There seems to be some misunderstanding on here regarding HR and lactate. Typically when you start measuring lactate you have been working out too hard, priming your glycolytic energy system. Thus it feels ridiculously slow to run at paces where you do not tap too much into this system. You slow your pace and start questioning if this is right for you. Then, as your training progresses (if you are able to stay disciplined and put your ego aside) your lactate will get lower and lower at the same intensity.
This leads to the inevitable no/low lactate at a high heart rate. So to those of you who think that HR is a good guide; it doesn't work like that. What you can learn though is how it *feels* to run at the right intensity. Watch the Norwegian triathletes and see how they predict their lactate levels, normally being within 0.1 mmol. This obviously means that you need a lactate meter.
Not sure I understand? Are you saying that there is no/little correlation between HR and lactate?
I am not agry. In the beginning, yes, maybe correlation is bad, as more you train, more stable your HR data and will be more correlation, also you have to put cardiac drift into equation as well, for example: when I do my single tempo at 20min, I do not run it at 163bpm avg (1hour lactate threshold), I run it at 151-153 bpm avg and feel it spot on, because I know my cardiac drift from many years usage of the HR monitor. Poster is right, you should evaluate effort by feeling, that is why those triathletes know their lactate level without beeing tested by lactate meter... sorry for my bad english...
I am saying that you will respond to whatever training you do. I do not know how interesting this is but from my tests ( 8 x 6min with the same warm up protocol, with 1.5% incline and performed on the same treadmill every time)
Test 1 (January): LT1 (1.2mmol): 13km/h. LT2 (2.8mmol): 15.5km/h
Test 2 (March) LT1 (1.2mmol): 15.5km/h. LT2 (2.7mmol): 16.7km/h
Not particularly interesting on its own of course. But my HR at 15.5km/h during the first test was 166avg with a peak of 173. During the second test my HR at 15.5km/h was 162avg with a peak of 166. Note that during the first test this was LT2 but LT1 during the second test. Sure, you can argue that 162 and 166 aren't the same but I do not know if I would have thought too much about it (my max hr is 191).

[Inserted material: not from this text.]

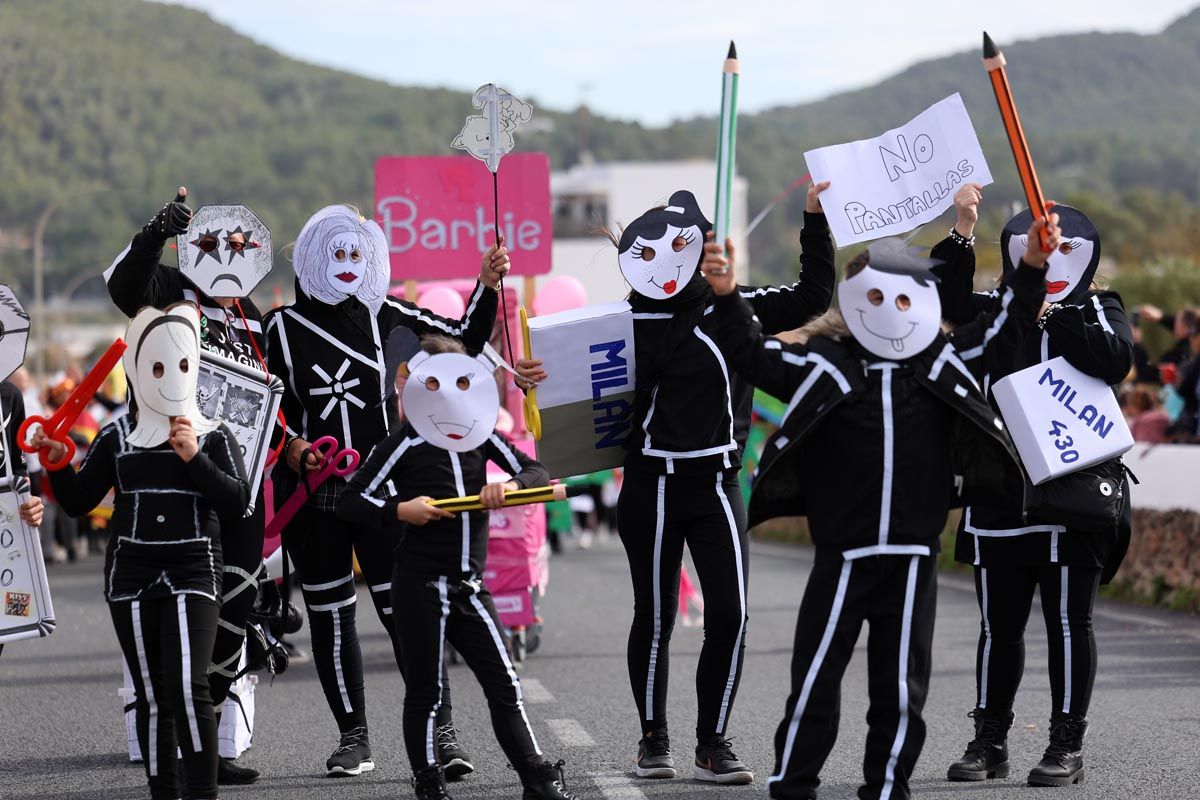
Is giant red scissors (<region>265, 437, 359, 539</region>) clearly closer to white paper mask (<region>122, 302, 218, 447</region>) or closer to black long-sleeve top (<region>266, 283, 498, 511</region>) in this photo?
black long-sleeve top (<region>266, 283, 498, 511</region>)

The points I would like to drive home are the following:
1) If you increase your capacity at threshold you will produce lower levels of lactate at the same HR. Eventually you will hit the ceiling (unless your vo2 max is high) and some Vo2 max work is required
2) Using HR alone might not be enough. Include RPE if you do not process a lactate meter.
3) It *FELT* easy to run at 15.5km/h the second time even though I was breathing. The first time I could notice how my legs started to run.
This is obviously an n=1 experiment and yes I suck at running.
Time to exhaustion will obviously matter. LT2 could be sustainable for me for 45min and 70 for you, meaning that even if we did obtain the same test results, you would wipe the floor with me. But as I mentioned in the above post, I do not agree with you regarding to how HR follows lactate over time.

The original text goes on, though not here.